## Page text:
While Mell replaces sound logic with appeals to emotion, Eric Zorn replaces it with ad hominem arguments and condescending dismissals, starting with calling business owners who make distinctions between right and wrong actions “intolerant.” To business owners like the Christian photographers who have been fined $6,637 for declining to photograph a lesbian commitment ceremony, Zorn offers these tolerant and compassionate responses: “Tough,” “Please,” “Yawn,” and “Then don’t open a business.”

Zorn believes that anyone who makes moral judgments with which he disagrees is intolerant. One wonders, would Zorn similarly malign a photographer who refused to photograph a commitment ceremony between a father and his 30 year-old consenting daughter? And let’s complicate the question by hypothesizing this refusal comes during a time when laws prohibiting incestuous acts between consenting adults have been repealed. After all, the government has no business in our bedrooms.

Out of either ignorance or dishonesty, Zorn fails to address the fact that the photographers did not decline to photograph homosexuals. They declined to photograph a homosexual ceremony. They were not discriminating against people. They were making legitimate ethical distinctions among types of activities—an inconvenient truth for “progressives.”

Zorn seems to believe that the ultimate arbiter of all matters moral is THE LAW. Yes, laws like the Illinois Human Rights Act, which was created by Left-leaning Illinois politicians in cahoots with homosexual activists, are the ultimate arbiters of moral truth. Regarding religious liberty, Zorn says:

“You want to open a business that serves the public? Then you can’t practice discrimination on the basis of…religion…sexual orientation and so on….The law [the IL Human Rights Act] doesn’t care what you think about customers in these protected categories.”

Zorn doesn’t seem to see his inconsistent application of both a principle and a law. He uses the law that prohibits discrimination based on “sexual orientation” and religion to compel business owners to engage in an activity that violates their religious beliefs.

Further, “sexual orientation” is merely a dishonest term concocted to disguise the fact that a condition constituted by subjective sexual desires and volitional sexual acts has no similarity to other protected categories. Zorn with unequivocal eagerness subordinates religious liberty to the newly minted sexual “rights” of homosexuals. Methinks there’s some rollicking grave-rolling roiling the cemeteries of our Founding Fathers.

## Data excerpts:
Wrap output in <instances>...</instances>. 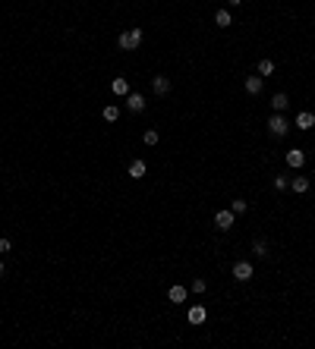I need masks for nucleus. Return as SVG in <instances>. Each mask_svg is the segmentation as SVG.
==
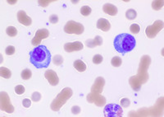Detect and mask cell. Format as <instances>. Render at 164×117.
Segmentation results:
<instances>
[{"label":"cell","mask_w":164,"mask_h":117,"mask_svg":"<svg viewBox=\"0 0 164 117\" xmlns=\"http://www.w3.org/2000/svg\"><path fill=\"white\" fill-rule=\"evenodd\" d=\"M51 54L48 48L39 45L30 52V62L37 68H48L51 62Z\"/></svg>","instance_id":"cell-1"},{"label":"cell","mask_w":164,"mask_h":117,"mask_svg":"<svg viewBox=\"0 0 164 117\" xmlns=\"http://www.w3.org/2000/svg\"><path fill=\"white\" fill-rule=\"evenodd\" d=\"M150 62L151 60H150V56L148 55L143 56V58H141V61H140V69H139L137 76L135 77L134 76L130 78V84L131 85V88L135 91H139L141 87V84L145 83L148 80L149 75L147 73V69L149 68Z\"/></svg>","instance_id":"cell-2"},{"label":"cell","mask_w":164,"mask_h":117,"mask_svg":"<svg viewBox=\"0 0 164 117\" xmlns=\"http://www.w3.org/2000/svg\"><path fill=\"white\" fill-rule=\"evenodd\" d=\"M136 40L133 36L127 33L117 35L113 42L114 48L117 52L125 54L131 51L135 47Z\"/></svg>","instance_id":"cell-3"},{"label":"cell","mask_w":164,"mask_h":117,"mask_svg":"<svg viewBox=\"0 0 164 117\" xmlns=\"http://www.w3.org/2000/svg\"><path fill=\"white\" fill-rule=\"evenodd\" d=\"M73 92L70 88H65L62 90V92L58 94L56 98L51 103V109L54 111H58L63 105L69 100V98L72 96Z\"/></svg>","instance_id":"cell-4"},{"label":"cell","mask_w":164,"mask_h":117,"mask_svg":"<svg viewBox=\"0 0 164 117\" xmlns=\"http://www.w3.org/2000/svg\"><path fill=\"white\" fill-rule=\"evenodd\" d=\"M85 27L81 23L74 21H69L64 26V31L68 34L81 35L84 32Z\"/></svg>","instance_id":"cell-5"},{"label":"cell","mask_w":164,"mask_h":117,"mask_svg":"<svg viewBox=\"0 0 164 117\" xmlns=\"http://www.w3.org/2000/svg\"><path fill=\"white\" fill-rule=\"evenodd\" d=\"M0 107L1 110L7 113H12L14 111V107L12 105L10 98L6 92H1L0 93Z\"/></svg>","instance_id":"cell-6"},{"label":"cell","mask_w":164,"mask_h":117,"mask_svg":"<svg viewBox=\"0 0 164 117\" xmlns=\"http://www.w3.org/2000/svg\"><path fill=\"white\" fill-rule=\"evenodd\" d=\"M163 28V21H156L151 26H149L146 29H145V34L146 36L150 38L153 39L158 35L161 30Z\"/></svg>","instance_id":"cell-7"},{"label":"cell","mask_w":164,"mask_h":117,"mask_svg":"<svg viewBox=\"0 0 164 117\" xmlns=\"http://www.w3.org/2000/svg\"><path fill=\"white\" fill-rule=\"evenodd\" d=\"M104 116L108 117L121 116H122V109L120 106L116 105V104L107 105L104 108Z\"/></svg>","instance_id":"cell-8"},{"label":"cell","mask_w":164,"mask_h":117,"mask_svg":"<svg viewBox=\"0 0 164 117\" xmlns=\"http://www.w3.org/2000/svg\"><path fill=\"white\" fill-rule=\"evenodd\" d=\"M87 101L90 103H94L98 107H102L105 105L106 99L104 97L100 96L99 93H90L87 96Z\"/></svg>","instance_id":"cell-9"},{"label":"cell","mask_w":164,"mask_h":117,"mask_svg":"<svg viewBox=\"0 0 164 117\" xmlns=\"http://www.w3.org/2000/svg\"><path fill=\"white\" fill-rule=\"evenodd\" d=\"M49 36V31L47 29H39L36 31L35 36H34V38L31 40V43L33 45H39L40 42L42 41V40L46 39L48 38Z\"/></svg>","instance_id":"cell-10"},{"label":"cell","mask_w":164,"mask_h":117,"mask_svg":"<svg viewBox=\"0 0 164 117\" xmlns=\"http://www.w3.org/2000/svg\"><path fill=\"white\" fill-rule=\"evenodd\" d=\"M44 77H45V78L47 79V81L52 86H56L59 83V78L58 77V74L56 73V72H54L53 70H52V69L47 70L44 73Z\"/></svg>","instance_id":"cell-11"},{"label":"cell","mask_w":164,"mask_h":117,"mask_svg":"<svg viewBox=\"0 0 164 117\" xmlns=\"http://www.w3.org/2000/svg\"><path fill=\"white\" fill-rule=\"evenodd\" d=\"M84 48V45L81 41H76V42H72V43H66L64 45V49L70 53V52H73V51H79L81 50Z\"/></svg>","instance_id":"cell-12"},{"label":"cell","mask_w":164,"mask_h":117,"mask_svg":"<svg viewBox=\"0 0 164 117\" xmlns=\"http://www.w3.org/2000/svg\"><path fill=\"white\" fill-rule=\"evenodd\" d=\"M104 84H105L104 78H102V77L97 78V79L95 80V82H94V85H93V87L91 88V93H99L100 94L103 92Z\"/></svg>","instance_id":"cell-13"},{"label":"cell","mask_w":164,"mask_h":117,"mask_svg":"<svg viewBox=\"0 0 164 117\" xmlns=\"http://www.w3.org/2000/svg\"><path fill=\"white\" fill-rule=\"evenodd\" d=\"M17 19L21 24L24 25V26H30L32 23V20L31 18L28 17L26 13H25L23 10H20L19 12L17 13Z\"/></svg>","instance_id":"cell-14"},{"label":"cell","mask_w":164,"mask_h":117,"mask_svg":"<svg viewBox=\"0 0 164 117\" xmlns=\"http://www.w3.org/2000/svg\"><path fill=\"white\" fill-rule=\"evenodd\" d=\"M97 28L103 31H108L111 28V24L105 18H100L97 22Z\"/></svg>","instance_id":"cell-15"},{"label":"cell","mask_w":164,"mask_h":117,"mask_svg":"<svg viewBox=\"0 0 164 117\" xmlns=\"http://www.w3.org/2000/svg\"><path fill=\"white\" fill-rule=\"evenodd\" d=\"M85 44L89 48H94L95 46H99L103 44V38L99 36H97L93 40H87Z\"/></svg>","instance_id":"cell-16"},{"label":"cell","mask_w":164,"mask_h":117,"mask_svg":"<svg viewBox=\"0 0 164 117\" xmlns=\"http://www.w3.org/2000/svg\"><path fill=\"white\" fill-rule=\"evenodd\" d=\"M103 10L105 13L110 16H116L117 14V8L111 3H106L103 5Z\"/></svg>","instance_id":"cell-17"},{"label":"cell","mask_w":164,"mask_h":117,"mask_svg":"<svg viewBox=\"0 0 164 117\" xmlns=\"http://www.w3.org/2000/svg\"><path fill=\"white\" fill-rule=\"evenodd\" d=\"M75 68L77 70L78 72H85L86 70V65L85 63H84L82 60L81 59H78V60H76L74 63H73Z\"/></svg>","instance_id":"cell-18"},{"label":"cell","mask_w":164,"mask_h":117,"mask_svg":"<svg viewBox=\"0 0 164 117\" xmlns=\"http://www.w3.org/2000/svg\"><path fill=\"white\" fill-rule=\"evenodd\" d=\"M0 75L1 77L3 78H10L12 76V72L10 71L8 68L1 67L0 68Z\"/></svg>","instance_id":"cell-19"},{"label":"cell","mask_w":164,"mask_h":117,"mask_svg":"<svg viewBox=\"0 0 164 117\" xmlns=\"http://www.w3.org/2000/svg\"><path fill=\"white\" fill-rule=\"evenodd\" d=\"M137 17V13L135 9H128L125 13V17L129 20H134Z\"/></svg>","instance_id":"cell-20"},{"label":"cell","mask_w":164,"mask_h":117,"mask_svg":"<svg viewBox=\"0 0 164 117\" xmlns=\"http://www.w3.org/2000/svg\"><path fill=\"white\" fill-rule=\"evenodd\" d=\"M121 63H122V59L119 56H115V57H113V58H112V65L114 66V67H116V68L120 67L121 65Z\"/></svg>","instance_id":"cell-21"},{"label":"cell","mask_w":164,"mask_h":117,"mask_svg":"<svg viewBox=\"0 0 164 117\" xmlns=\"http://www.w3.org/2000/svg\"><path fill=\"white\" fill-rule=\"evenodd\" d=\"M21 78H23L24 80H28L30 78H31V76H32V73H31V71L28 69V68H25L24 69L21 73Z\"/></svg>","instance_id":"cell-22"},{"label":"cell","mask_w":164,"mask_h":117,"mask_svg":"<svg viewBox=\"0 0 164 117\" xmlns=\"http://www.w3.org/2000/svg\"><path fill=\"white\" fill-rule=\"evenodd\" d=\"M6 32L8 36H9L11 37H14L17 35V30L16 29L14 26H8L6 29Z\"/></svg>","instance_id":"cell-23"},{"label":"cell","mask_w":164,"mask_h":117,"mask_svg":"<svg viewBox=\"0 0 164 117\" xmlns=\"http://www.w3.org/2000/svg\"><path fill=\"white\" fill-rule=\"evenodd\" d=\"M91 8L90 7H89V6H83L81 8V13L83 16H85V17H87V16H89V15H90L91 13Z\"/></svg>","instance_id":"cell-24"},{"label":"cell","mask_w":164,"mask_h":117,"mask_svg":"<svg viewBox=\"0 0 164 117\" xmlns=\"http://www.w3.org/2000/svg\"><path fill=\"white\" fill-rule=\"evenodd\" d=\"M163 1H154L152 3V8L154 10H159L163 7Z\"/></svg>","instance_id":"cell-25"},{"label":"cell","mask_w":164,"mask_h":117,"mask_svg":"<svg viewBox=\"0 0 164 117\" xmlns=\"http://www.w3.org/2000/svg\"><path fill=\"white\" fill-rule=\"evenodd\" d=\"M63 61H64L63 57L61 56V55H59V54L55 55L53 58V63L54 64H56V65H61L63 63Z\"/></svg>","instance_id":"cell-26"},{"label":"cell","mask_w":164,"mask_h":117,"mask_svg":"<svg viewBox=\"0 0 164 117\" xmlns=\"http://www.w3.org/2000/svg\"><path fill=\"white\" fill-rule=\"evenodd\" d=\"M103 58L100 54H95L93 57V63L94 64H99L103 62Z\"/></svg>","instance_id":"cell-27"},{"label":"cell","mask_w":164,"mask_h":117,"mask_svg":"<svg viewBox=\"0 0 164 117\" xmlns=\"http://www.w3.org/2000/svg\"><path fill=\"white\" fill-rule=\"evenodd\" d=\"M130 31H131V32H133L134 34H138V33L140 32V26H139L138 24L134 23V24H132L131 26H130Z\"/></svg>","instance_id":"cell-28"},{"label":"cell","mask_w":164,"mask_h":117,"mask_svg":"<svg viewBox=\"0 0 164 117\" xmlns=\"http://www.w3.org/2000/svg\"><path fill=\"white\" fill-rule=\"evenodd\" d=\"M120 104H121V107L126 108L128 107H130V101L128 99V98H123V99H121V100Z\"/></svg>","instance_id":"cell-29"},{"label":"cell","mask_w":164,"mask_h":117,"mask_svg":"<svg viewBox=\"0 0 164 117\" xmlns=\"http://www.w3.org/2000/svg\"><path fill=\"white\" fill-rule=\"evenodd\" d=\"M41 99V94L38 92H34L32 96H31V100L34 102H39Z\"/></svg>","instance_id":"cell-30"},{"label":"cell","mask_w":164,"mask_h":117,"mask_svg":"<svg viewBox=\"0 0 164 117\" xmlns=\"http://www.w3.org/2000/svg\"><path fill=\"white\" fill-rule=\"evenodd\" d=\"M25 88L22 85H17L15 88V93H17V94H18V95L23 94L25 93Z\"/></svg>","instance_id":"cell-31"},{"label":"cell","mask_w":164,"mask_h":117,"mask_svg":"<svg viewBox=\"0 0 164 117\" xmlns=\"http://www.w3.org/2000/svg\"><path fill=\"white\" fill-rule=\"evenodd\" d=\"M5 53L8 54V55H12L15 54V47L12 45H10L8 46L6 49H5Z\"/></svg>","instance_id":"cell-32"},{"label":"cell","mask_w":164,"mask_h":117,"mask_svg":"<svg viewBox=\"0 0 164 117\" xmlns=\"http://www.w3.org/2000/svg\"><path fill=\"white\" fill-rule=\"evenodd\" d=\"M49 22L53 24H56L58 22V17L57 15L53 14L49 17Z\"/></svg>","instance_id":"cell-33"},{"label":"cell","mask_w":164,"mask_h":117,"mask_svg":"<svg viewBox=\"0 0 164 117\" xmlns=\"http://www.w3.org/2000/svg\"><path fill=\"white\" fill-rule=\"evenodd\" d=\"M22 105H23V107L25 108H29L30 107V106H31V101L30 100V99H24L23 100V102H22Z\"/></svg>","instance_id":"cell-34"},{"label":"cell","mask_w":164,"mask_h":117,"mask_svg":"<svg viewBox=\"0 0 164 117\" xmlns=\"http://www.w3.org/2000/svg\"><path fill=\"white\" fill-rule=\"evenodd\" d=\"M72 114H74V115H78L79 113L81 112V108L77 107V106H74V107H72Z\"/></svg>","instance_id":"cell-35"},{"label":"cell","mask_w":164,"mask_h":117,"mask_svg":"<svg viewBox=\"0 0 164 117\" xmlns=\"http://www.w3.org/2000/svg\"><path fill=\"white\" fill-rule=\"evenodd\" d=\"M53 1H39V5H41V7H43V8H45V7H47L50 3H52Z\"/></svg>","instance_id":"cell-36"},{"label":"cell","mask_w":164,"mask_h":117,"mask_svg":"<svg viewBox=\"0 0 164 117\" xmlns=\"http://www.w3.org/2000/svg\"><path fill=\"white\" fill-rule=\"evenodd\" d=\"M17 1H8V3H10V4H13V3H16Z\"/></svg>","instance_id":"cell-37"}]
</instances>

## Exercise directions:
Pick up the commentary criticizing Eric Zorn's views on the photographers' case where it stops, and continue it from after its last sentence.

## Result of the exercise:
Zorn harrumphs that the religious protections in the proposed marriage revision bill that protect the right of churches to refuse to solemnize homosexual “weddings” are all the protections conservative people of faith deserve. This exposes Zorn’s ignorance of what it means to be a Christian and what the First Amendment was intended to protect. The totality of the life of a Christian is informed by his or her faith. There is no distinction between the sacred and the secular spheres for true followers of Christ, a point Martin Luther King Jr. eloquently expressed in his “Letter from Birmingham Jail.”

Governor Quinn, who claims to be a Roman Catholic, reveals, like Zorn, a troubling measure of theological ignorance. Quinn defends his defiance of the teachings of the Catholic Church on marriage by stating that he is acting in accordance with his “conscience.” Zorn and Quinn share a strange and stunted view of faith, doctrine, and religious liberty. Zorn wants to keep religion out of the public square. Quinn wants to keep it out of the public square and his conscience.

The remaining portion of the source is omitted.